Material provided.

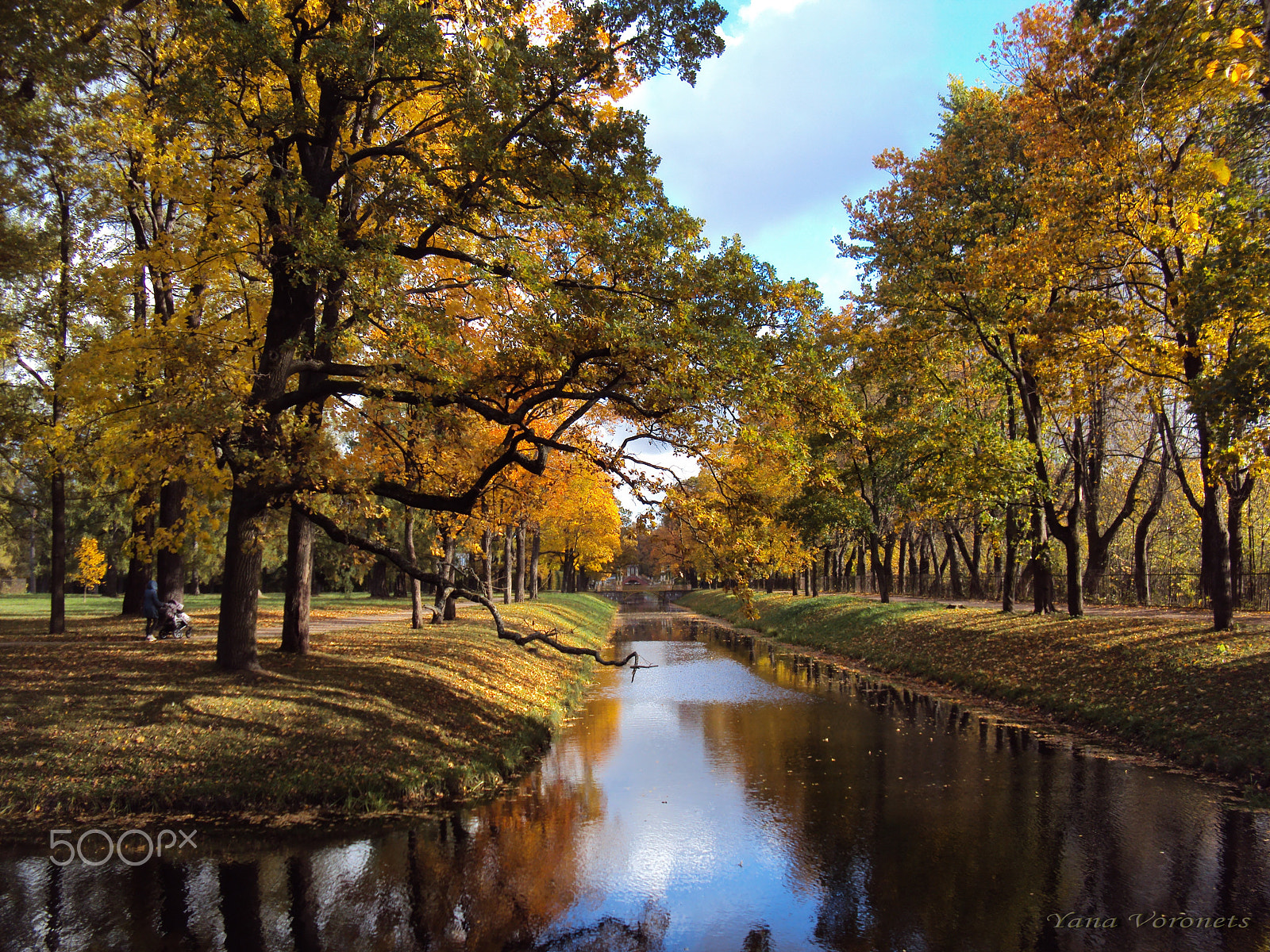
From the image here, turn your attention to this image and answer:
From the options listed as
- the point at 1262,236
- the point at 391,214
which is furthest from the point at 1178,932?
the point at 391,214

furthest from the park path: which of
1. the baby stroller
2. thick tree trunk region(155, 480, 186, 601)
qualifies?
thick tree trunk region(155, 480, 186, 601)

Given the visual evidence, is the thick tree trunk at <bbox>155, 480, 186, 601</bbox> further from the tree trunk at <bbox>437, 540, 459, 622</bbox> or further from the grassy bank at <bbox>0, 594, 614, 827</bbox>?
the tree trunk at <bbox>437, 540, 459, 622</bbox>

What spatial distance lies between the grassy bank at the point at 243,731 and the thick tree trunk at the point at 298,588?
0.46 m

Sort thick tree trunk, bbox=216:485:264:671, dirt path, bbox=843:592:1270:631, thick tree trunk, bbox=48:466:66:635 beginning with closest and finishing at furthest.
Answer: thick tree trunk, bbox=216:485:264:671
dirt path, bbox=843:592:1270:631
thick tree trunk, bbox=48:466:66:635

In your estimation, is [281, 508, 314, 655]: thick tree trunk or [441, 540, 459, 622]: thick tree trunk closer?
[281, 508, 314, 655]: thick tree trunk

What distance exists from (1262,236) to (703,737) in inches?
497

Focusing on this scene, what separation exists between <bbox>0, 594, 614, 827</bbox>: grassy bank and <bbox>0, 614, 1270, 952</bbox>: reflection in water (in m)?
0.88

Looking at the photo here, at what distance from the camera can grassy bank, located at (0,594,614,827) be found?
26.7ft

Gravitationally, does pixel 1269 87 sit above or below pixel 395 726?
above

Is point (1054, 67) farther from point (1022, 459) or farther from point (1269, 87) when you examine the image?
point (1022, 459)

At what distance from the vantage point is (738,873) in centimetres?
743

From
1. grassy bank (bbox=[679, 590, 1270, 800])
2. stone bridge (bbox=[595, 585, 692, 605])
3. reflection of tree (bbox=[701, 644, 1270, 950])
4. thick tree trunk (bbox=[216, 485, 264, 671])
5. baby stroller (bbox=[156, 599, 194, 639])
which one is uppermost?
thick tree trunk (bbox=[216, 485, 264, 671])

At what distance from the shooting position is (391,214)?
10.2 m

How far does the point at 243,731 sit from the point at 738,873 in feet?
21.0
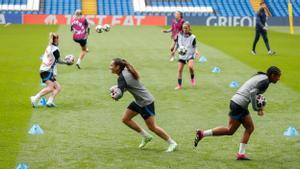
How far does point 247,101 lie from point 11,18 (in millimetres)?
45033

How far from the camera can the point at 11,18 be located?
2167 inches

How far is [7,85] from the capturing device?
21703 millimetres

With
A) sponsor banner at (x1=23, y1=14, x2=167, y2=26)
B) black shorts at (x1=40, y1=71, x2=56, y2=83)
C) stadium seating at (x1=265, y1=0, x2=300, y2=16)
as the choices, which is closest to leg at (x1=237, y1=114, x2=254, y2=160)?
black shorts at (x1=40, y1=71, x2=56, y2=83)

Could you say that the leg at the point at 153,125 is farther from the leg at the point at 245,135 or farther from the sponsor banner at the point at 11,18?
the sponsor banner at the point at 11,18

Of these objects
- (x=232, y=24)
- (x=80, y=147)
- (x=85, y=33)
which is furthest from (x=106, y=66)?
(x=232, y=24)

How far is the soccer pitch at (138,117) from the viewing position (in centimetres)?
1251

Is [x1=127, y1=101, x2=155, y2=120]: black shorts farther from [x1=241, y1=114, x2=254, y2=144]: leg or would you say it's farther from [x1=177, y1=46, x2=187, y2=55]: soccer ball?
[x1=177, y1=46, x2=187, y2=55]: soccer ball

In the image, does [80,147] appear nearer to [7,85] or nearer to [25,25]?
[7,85]

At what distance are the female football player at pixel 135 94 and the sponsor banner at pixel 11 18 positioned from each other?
43.0 m

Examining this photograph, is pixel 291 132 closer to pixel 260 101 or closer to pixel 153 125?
pixel 260 101

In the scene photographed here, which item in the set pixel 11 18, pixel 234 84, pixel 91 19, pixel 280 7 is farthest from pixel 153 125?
pixel 280 7

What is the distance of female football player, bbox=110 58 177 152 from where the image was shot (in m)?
12.4

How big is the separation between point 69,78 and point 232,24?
1391 inches

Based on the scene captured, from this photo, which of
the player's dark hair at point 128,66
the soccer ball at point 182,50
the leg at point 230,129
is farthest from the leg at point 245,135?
the soccer ball at point 182,50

Task description.
Retype all of the rows above exactly as they appear, leaving out the pictures.

Solved exercise.
From the image here, turn your attention to this image and answer:
From the options listed as
- the point at 1262,236
- the point at 391,214
which is furthest from the point at 1178,932?
the point at 391,214

furthest from the park path: which of
1. the baby stroller
2. thick tree trunk region(155, 480, 186, 601)
qualifies?
thick tree trunk region(155, 480, 186, 601)

Given the visual evidence, is the thick tree trunk at <bbox>155, 480, 186, 601</bbox> further from the tree trunk at <bbox>437, 540, 459, 622</bbox> or further from the grassy bank at <bbox>0, 594, 614, 827</bbox>?
the tree trunk at <bbox>437, 540, 459, 622</bbox>

What spatial distance lies between the grassy bank at the point at 243,731 and the thick tree trunk at the point at 298,588?
0.46 m

Sort thick tree trunk, bbox=216:485:264:671, dirt path, bbox=843:592:1270:631, thick tree trunk, bbox=48:466:66:635 beginning with closest and finishing at furthest.
Answer: thick tree trunk, bbox=216:485:264:671
dirt path, bbox=843:592:1270:631
thick tree trunk, bbox=48:466:66:635

In your estimation, is [281, 508, 314, 655]: thick tree trunk or [441, 540, 459, 622]: thick tree trunk closer?
[281, 508, 314, 655]: thick tree trunk

What distance exists from (1262,236) to (703,737) in inches?
497

Focusing on this scene, what separation exists between <bbox>0, 594, 614, 827</bbox>: grassy bank and <bbox>0, 614, 1270, 952</bbox>: reflection in water (in m)?
0.88

Looking at the photo here, at what distance from the camera can grassy bank, located at (0,594,614,827) be found?
26.7ft

Gravitationally, does pixel 1269 87 sit above or below pixel 395 726?
above

Is point (1054, 67) farther from point (1022, 459) or farther from point (1269, 87) when you examine the image?
point (1022, 459)

At what distance from the vantage point is (738,873) in centimetres?
743

From
1. grassy bank (bbox=[679, 590, 1270, 800])
2. stone bridge (bbox=[595, 585, 692, 605])
3. reflection of tree (bbox=[701, 644, 1270, 950])
4. thick tree trunk (bbox=[216, 485, 264, 671])
5. baby stroller (bbox=[156, 599, 194, 639])
which one is uppermost?
thick tree trunk (bbox=[216, 485, 264, 671])

At what distance from the shooting position is (391,214)?
10.2 m

How far does the point at 243,731 sit from the point at 738,873 in feet?
21.0
How far does point 247,101 lie from point 11,18 (in millimetres)?
45033

How far from the camera can the point at 11,18 be located?
2167 inches

How far is [7,85] from the capturing device?
21703 millimetres

With
A) sponsor banner at (x1=23, y1=14, x2=167, y2=26)
B) black shorts at (x1=40, y1=71, x2=56, y2=83)
C) stadium seating at (x1=265, y1=0, x2=300, y2=16)
as the choices, which is closest to leg at (x1=237, y1=114, x2=254, y2=160)?
black shorts at (x1=40, y1=71, x2=56, y2=83)

Could you say that the leg at the point at 153,125 is farther from the leg at the point at 245,135 or farther from the sponsor banner at the point at 11,18?
the sponsor banner at the point at 11,18

Of these objects
- (x=232, y=24)
- (x=80, y=147)
- (x=85, y=33)
which is furthest from (x=106, y=66)?
(x=232, y=24)

How far is the soccer pitch at (138,117) from the viewing position (in centimetres)?
1251

Is [x1=127, y1=101, x2=155, y2=120]: black shorts farther from [x1=241, y1=114, x2=254, y2=144]: leg or would you say it's farther from [x1=177, y1=46, x2=187, y2=55]: soccer ball?
[x1=177, y1=46, x2=187, y2=55]: soccer ball

In the image, does [80,147] appear nearer to [7,85] or nearer to [25,25]?
[7,85]

At what distance are the female football player at pixel 135 94 and the sponsor banner at pixel 11 18 positioned from each other?
43.0 m

Examining this photograph, is pixel 291 132 closer to pixel 260 101 or closer to pixel 153 125?
pixel 260 101

In the scene photographed here, which item in the set pixel 11 18, pixel 234 84, pixel 91 19, pixel 280 7 is farthest from pixel 153 125?
pixel 280 7

What is the distance of female football player, bbox=110 58 177 152 from where the image was shot (in m)?
12.4

How big is the separation between point 69,78 and point 232,24?
1391 inches

Based on the scene captured, from this photo, which of
the player's dark hair at point 128,66
the soccer ball at point 182,50
the leg at point 230,129
is farthest from the leg at point 245,135?
the soccer ball at point 182,50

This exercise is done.